The collection includes several early manuscript notebooks, the earliest being dated 1923. Amongst these are several attempts at early works including notebooks relating to The Progress of Julius, Rebecca (including the Rebecca notebook) and My Cousin Rachel. Most of her later works are represented in either original typescript (du Maurier wrote her drafts on a typewriter from c1934) or proof, and there are original and corrected typescripts for Gerald, Jamaica Inn, Rebecca, and The King's General among many others. There is further a treatment of The King's General for film, including script, partly in red ribbon typewriter ink, and her early autobiography and the photographs used in it. For some works, e.g. The Glassblowers and Mary Ann, there are in addition series of notes and research papers used for the background. Finally there is the manuscript of The Martian by her grandfather, George du Maurier, and a notebook of his which was reused by Daphne for notes for Mary Ann.
Du Maurier Papers
Scope and Content
Administrative / Biographical History
Daphne du Maurier (1907-1989), novelist, was the daughter of the actor Sir Gerald du Maurier (1873-1934), and his wife Muriel, and the granddaughter of the artist and novelist George Louis Palmella Busson du Maurier (1834-1896), artist and novelist. Daphne du Maurier grew up in Cumberland Terrace, London, and Cannon Hall, Hampstead, but her family developed strong links with Cornwall after buying a riverside house near Fowey, and it was in Cornwall that Daphne settled. She began publishing stories and articles in 1928; her first novel, The Loving Spirit, was published in 1931 by Heineman. There followed The Progress of Julius (Heineman, 1933) and Gerald, a portrait (Gollancz, 1934) before her first enduring success, Jamaica Inn, which was published by Gollancz in 1936. Two years later she published her most significant and best-loved novel, Rebecca. Besides these she published a number of other novels, short-stories and biographical portraits, blending history and literary art in some, while developing her own unique vision of the macabre in others. She published one volume of autobiography, Growing Pains about her early life in 1977. In 1932 she married Frederick A. M. Browning, later Lieutenant-General Sir Frederick (d1965); they had one son and two daughters.
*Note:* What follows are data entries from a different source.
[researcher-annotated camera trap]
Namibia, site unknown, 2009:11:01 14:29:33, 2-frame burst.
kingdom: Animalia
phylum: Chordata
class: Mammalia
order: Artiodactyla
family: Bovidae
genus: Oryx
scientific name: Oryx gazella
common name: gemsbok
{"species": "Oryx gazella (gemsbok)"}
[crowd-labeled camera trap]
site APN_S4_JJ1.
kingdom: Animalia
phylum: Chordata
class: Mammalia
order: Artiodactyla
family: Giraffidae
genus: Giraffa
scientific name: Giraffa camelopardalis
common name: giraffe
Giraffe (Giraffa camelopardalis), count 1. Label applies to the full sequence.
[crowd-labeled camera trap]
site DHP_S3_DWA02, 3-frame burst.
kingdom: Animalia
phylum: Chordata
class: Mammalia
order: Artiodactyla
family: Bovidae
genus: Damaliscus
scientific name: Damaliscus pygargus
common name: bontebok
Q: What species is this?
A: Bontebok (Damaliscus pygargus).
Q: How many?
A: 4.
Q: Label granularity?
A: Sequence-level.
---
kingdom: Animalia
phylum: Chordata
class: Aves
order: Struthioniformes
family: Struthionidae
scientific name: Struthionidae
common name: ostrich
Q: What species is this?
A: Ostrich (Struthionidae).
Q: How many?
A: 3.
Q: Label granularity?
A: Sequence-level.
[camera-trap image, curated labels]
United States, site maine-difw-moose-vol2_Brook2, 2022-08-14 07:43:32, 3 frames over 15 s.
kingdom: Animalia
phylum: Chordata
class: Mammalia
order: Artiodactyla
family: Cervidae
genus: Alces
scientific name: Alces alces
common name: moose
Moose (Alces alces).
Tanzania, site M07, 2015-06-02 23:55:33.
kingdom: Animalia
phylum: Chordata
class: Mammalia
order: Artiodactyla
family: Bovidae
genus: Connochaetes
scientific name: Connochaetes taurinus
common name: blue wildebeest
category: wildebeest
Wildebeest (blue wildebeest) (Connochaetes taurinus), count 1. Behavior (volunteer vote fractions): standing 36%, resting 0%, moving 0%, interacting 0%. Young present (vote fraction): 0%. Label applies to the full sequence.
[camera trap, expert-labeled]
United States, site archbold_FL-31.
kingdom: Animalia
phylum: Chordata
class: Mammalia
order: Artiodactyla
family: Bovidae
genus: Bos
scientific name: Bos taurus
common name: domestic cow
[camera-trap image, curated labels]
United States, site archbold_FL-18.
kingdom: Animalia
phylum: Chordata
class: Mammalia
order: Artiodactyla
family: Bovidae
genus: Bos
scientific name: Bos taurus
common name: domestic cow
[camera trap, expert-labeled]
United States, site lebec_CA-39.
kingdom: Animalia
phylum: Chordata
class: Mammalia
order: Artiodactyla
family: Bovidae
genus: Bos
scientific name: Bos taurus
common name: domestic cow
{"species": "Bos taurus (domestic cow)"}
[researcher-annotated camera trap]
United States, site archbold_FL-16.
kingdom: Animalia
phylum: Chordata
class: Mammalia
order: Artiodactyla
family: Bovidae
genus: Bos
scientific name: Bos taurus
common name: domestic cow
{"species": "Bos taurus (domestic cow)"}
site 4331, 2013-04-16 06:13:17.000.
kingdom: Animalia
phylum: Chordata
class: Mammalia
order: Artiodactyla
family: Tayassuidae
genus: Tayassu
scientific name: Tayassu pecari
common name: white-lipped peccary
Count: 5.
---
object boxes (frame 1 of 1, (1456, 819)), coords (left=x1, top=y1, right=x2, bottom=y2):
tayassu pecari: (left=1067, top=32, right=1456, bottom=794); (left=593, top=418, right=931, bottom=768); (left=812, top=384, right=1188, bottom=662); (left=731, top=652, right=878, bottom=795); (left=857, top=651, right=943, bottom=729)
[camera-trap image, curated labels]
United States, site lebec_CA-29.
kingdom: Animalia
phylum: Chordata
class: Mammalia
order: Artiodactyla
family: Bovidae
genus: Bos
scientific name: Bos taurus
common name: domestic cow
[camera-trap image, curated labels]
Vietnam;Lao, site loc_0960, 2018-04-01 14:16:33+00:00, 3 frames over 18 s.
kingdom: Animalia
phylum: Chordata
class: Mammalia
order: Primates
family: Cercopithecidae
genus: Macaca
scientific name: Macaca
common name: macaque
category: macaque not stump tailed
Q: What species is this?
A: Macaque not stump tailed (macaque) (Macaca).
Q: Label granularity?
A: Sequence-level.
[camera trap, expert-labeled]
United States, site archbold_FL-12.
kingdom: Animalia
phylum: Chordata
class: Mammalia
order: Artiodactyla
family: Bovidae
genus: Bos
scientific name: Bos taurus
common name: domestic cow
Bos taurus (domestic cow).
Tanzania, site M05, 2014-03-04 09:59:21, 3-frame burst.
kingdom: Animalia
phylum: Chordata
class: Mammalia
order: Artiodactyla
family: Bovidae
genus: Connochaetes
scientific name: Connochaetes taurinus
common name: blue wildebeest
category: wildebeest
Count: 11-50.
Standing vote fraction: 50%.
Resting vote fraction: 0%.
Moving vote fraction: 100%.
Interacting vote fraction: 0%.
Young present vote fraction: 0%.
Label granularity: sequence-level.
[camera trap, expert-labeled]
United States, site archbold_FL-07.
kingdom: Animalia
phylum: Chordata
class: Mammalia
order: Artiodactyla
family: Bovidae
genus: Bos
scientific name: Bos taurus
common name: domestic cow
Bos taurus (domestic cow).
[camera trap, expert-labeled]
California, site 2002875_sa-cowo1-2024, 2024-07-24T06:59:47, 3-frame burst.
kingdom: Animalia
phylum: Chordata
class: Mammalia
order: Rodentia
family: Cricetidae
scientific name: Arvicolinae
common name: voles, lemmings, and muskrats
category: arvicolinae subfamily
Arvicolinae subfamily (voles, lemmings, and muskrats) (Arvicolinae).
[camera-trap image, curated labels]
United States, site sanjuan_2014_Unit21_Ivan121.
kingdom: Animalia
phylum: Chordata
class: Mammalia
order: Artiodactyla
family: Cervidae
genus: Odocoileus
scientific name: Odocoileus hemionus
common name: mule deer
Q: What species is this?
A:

The manuscript items are sorted first; thereafter the items are organised in order of title and by date of first publication.
Usual EUL conditions apply.
Description compiled by Ian Mortimer, Archivist. Hub description entered by Charlotte Berry, Archivist, 9 September 2003.
Other Finding Aids
There is a handlist to the collection available.
Conditions Governing Use
Copying is not permitted without permission.
The papers were deposited for a time with the family's London solicitors before being delivered to the University. They were roughly listed, and sorted and re-listed on arrival at Exeter.
Some of the typescripts represent the corrected form in which a work was published and are thus published texts.